Stradust Memories de Woody Allen

C’était un des derniers Woody qui me manquaient avec Bullets over Broadway et Maudite Aphrodite et sans aucun doute c’est le plus dur à trouver et sans aucune doute c’est un des meilleurs. J’ai du le commander en zone 1 parce qu’en plus d’être un de ses meilleurs, c’est un des plus imperméables. Pas d’histoire jolies à la Annie Hall, pas de snobisme à la Intérieurs (pour faire vite). Donc forcément, dur d’imaginer un public. Stardust Memories est le film le plus déconstruit de Woody Allen, et évidemment, comme c’est un bosseur, c’est bien sûr son film le plus construit, si on regarde bien l’envers du décor. Il emprunte beaucoup de choses à 8 et demi de Fellini (un film extraordinaire, tout comme la Dolce Vita, parmi les meilleurs au monde, à opposer très vite au Satiricon, bouse du même cinéaste), et il préfigure beaucoup du cinéma de 2005. Ça tombe d’ailleurs très bien que je le découvre à ce moment. Sandy Bates est un cinéaste, c’est le Woody Allen de société, l’image qu’il donne de lui, au moment où il va passer des comédies du début ( Guerre et Amour, Sleepers) aux films plus sérieux ( Manhattan, Intérieurs). Forcément, il est un peu perdu, forcément, le virage passe mal dans la tête des producteurs et sans doute, inconsciemment, dans sa tête à lui. Il part à un festival qui lui est consacré, il y rencontre une jeune femme maniaco-depressive qui va lui rappeler le souvenir d’une de ces ex, pendant que son actuelle, mature et intelligente, vient le rejoindre avec enfant et promesse d’union. Voilà à peu près, pour simplifier, l’intrigue, et en fait, c’est un de ces films les plus drôles. Parallèlement, c’est aussi une fourbi de souvenirs qui envahissent de plus en plus le film et le phagocyte jusqu’à ce qu’il en arrive même à devenir fiction.



Ça fait résonner dans nos oreilles des titres comme Eternal Sunshine, bien sûr. Et si les idées sont d’une très grande modernité, il est bien plus qu’un précurseur, parce que les films de Woody sont à part, ils suivent leur ligne propre.

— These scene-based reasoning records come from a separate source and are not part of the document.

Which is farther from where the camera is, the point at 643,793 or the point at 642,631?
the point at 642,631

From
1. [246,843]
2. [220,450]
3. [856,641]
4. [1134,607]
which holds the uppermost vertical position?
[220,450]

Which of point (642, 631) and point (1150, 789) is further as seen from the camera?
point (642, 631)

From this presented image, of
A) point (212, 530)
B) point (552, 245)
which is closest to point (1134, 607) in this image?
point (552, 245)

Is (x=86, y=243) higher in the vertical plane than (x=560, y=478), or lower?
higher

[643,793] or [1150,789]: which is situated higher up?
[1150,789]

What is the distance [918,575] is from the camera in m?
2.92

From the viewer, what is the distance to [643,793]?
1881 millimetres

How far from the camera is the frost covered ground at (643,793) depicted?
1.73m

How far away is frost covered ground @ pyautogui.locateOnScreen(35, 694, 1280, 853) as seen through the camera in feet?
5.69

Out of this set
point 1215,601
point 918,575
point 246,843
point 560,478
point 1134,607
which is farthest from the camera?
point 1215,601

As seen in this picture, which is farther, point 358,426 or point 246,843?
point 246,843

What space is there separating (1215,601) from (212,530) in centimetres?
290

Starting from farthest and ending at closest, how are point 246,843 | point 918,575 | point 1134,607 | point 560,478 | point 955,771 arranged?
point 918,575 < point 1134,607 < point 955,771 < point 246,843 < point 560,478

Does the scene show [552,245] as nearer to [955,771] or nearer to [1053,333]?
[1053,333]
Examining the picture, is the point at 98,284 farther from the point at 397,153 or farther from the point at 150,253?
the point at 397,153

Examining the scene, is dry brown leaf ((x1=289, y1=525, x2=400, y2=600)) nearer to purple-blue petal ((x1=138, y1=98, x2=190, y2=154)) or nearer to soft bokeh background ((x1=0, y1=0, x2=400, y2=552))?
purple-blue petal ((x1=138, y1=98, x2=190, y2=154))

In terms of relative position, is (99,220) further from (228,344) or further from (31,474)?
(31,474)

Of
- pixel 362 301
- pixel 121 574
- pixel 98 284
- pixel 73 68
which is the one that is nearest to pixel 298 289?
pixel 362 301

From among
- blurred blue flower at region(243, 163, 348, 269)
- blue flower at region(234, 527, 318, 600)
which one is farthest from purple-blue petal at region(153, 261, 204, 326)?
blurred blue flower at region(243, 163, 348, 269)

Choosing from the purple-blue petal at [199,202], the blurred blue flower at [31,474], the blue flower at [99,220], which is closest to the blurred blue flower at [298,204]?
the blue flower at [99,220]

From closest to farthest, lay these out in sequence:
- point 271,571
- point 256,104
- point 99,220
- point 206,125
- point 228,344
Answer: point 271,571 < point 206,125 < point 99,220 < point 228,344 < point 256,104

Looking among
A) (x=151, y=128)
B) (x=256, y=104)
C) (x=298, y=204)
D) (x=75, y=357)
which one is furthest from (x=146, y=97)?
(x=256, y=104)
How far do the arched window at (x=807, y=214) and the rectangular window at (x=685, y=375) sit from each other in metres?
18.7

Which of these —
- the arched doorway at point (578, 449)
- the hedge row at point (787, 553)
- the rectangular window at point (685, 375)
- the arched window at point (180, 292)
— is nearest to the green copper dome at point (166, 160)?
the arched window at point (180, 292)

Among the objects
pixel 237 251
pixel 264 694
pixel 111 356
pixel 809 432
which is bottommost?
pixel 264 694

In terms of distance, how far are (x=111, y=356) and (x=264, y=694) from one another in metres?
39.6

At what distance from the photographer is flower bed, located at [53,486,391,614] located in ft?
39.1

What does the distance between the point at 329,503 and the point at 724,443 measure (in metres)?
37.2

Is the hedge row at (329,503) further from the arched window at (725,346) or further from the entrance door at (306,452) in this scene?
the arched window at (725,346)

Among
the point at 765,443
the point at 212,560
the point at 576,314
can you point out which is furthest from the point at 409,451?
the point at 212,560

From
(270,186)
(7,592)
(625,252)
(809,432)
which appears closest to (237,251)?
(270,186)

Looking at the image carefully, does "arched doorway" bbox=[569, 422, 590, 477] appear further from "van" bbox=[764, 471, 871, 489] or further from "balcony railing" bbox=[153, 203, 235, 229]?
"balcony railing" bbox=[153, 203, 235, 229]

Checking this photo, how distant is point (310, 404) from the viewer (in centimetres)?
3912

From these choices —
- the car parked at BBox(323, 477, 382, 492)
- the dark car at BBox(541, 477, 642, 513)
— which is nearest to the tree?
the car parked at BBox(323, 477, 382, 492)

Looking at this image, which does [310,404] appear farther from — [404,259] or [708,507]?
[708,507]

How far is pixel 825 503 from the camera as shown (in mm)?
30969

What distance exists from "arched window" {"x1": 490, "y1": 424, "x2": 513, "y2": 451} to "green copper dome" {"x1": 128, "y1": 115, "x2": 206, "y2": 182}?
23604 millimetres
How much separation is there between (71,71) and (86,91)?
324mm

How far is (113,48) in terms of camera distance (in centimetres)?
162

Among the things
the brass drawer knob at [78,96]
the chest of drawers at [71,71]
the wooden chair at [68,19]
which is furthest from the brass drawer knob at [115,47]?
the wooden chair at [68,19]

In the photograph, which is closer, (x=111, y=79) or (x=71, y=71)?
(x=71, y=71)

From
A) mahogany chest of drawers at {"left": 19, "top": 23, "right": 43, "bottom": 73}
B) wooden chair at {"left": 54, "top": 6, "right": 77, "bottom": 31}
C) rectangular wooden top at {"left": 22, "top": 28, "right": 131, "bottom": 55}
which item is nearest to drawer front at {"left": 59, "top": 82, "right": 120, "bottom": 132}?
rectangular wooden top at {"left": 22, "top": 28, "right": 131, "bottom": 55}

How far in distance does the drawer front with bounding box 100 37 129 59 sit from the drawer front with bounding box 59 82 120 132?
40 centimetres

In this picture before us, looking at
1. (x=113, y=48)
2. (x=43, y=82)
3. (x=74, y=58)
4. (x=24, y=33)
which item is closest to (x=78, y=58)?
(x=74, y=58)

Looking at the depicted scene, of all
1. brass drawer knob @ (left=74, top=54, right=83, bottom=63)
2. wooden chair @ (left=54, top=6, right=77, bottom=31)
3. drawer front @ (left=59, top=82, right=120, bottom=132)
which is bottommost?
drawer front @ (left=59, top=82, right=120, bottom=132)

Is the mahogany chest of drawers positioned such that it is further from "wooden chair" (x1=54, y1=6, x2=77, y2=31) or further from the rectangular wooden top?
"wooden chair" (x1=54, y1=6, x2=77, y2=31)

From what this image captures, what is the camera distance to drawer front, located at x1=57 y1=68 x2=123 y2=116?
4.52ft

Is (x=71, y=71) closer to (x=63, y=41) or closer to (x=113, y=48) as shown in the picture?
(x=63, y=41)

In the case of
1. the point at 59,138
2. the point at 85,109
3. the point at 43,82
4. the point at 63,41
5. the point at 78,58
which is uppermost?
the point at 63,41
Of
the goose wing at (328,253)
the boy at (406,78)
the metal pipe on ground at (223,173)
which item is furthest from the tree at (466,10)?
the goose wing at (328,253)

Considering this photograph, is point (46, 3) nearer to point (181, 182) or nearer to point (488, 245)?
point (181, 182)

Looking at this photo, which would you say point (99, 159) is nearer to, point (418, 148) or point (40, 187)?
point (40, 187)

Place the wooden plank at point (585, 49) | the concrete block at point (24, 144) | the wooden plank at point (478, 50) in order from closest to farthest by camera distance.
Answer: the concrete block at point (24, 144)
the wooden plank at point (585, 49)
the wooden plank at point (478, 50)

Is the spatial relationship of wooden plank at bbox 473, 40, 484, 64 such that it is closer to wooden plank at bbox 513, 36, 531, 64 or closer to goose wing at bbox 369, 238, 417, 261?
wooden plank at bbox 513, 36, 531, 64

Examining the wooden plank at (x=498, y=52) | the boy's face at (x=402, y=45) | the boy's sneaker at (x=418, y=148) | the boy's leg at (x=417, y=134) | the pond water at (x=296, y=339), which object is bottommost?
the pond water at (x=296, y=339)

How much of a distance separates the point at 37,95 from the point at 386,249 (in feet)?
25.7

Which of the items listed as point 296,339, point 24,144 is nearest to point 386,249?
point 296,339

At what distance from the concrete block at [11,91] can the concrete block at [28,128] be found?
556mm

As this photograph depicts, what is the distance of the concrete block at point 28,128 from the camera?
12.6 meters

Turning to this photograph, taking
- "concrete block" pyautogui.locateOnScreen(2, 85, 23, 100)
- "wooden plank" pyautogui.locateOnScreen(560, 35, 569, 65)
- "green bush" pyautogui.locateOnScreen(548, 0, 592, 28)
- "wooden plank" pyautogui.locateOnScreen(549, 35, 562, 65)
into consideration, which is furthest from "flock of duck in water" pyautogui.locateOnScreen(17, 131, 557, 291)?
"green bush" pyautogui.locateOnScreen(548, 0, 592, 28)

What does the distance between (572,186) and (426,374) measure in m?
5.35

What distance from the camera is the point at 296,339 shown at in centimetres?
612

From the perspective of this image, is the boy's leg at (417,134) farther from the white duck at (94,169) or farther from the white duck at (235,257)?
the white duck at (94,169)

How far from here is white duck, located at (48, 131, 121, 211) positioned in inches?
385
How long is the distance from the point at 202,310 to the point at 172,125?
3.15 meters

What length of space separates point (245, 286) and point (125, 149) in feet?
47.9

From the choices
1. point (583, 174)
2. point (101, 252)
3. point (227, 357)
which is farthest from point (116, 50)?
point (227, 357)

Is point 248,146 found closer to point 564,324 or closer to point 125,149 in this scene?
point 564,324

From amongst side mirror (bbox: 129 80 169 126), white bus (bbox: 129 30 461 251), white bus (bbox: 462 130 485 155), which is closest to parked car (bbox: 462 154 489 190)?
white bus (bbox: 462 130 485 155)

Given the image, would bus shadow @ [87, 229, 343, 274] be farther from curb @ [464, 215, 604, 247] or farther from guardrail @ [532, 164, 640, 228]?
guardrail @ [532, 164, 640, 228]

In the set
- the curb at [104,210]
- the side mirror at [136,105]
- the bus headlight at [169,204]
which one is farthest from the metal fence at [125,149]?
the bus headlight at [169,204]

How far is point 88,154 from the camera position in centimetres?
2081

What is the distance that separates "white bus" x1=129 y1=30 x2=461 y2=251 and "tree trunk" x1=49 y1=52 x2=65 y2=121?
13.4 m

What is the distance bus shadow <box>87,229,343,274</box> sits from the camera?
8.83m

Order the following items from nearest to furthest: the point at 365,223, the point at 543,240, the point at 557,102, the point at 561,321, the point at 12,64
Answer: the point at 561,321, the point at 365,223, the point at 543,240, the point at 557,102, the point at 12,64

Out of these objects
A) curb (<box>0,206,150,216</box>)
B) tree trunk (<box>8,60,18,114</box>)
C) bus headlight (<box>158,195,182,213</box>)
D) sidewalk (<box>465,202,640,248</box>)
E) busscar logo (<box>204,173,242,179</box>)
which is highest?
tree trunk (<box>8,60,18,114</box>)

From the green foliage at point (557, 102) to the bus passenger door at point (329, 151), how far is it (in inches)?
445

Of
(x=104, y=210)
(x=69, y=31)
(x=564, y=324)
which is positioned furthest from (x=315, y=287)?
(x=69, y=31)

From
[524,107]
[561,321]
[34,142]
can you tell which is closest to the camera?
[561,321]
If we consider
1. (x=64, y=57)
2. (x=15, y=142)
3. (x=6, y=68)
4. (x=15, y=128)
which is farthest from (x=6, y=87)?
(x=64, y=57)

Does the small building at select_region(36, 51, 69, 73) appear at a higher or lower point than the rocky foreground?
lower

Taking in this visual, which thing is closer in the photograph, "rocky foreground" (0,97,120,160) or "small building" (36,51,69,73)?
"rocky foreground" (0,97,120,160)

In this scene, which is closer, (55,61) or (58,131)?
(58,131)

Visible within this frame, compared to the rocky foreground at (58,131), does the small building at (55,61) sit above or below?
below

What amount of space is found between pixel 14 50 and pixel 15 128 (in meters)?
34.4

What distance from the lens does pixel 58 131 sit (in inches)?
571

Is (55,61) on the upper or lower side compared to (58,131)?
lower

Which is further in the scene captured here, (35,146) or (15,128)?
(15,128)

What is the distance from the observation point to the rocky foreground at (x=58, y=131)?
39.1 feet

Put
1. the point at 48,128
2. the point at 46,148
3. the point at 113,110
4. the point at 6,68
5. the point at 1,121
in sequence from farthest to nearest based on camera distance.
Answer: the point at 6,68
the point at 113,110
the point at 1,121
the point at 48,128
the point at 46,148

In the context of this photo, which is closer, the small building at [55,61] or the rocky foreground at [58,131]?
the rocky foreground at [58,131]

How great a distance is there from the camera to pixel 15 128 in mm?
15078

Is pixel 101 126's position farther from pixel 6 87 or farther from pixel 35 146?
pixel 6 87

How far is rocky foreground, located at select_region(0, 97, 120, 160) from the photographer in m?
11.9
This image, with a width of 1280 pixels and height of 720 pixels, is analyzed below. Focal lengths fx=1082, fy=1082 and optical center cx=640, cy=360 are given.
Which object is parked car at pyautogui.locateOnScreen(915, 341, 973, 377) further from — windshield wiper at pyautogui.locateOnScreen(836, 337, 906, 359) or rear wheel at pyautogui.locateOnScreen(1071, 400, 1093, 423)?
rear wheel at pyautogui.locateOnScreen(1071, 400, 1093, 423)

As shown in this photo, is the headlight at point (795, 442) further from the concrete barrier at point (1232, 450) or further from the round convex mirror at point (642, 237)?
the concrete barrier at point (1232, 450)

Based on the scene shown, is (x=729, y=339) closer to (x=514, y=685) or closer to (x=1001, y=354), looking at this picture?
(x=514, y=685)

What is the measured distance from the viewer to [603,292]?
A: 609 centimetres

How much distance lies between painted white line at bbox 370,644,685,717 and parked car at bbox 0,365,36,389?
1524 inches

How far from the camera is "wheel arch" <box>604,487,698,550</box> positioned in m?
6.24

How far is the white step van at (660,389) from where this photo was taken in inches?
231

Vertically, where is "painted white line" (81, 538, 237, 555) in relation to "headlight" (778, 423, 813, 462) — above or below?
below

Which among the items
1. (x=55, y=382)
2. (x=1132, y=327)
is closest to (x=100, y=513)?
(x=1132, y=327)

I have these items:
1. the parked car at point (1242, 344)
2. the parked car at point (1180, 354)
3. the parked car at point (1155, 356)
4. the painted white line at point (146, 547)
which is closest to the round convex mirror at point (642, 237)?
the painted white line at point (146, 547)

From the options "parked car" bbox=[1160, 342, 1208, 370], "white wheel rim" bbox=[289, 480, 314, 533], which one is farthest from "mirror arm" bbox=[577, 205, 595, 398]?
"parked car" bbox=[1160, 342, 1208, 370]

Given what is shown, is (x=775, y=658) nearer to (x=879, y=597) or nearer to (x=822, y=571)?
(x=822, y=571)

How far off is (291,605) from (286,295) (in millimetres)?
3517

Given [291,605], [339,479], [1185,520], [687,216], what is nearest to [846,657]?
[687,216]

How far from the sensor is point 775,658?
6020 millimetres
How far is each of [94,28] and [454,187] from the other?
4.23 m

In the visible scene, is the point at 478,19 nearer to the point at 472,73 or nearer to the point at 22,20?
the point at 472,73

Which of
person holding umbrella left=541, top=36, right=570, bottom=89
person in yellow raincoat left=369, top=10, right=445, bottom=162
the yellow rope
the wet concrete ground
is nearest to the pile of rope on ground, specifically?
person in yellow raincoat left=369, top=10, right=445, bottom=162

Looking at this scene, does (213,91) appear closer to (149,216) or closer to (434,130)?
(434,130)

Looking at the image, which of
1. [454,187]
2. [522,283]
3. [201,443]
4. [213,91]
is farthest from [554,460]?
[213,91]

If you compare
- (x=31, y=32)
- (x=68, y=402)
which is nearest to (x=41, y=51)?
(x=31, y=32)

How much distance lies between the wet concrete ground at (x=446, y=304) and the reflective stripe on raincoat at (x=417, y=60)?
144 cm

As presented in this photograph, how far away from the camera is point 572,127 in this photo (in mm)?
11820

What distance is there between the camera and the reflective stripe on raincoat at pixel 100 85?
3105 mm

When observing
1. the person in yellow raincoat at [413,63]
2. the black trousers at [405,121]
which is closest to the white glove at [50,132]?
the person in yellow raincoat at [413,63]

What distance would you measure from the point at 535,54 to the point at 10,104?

Dans celui-ci, c’est le désordre des souvenirs qui va nous faire glisser de plus en plus dans la nostalgie, parce que contrairement à Eternal Sunshine, il n’y a pas de voie inverse. La technologie ne l’a pas encore inventé. Pour compenser, Sandy Bates invente, il fait des films, c’est comme ça qu’on découvre sa relation avec le personnage de Charlotte Rampling et tout doucement, l’imagination de Sandy prend le dessus, il la revoit elle aussi, en même temps que ses souvenirs. Pour faire court, parce qu’il y a d’autres choses à dire, c’est un film de Woody Allen, qui parle de mort, de nostalgie, du sens de la vie, du manque de sens de la vie, d’humour, d’extra-terrestre, de cubisme, de maladie mentale, de déviances mentales, de sexe, de célébrité, du paradis du jazz, et d’expériences scientifique à but romantique. Pete Toswnsend a dit un jour que pour faire du rock, il ne fallait pas s’occuper d’originalité, il suffisait de prendre toute l’histoire du rock’n’roll, de la mettre dans un flingue et de tirer la cartouche. Voilà ce qu’est Stardust Memories pour le cinéma de Woody Allen.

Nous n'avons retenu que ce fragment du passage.